According to the passage on vision benchmarks, how many corruption types does CIFAR-10-C apply, and at how many severities?
-- Passage provided follows --
Vision benchmarks (original TTT, 2020)

On CIFAR-10-C, which applies 15 standard corruption types at five severities to the CIFAR-10 test set, the original TTT recipe improved over standard and pretraining-only baselines without hurting clean-data accuracy. The online variant improved further as more test samples were processed.^[1] On ImageNet-C, the larger-scale counterpart, the paper reports gains that grow with the size of the test stream, consistent with the model's slow adaptation to the corruption.^[1] The paper also evaluates on additional shift benchmarks including video robustness datasets, and reports consistent improvements over the baselines used.^[1]

Language modeling on The Pile and Books3 (TTT layers, 2024)
-- Passage provided concluded --
-- Exercise data follows --
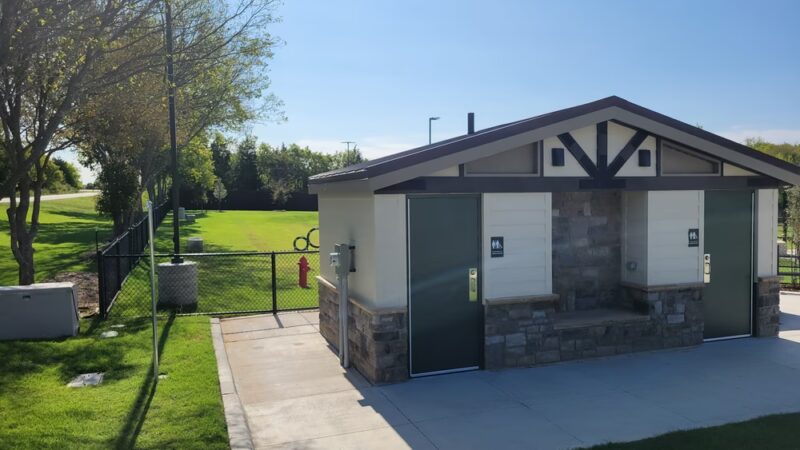 Copeland Dog Park - Mesquite, TX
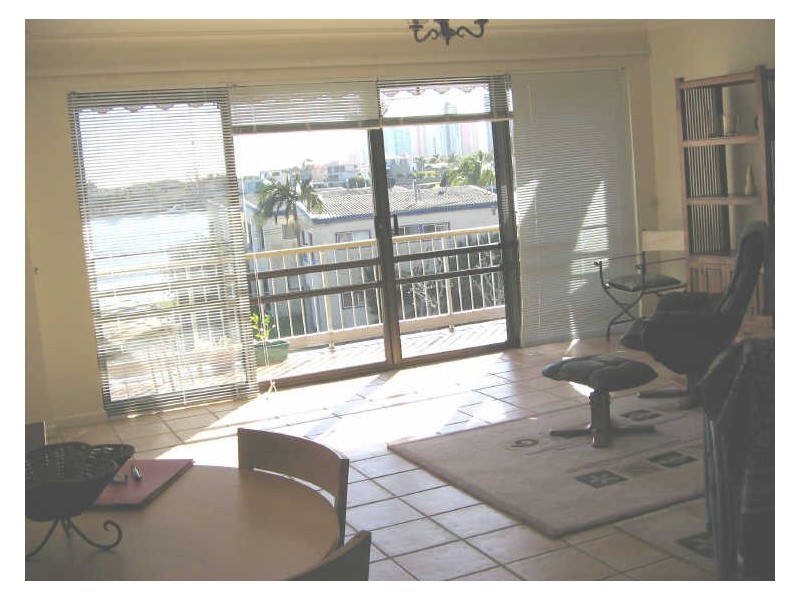 16/112 Stanhill Drive, Surfers Paradise QLD 4217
-- Exercise data concluded --
Answer for the task: It applies 15 standard corruption types at five severities.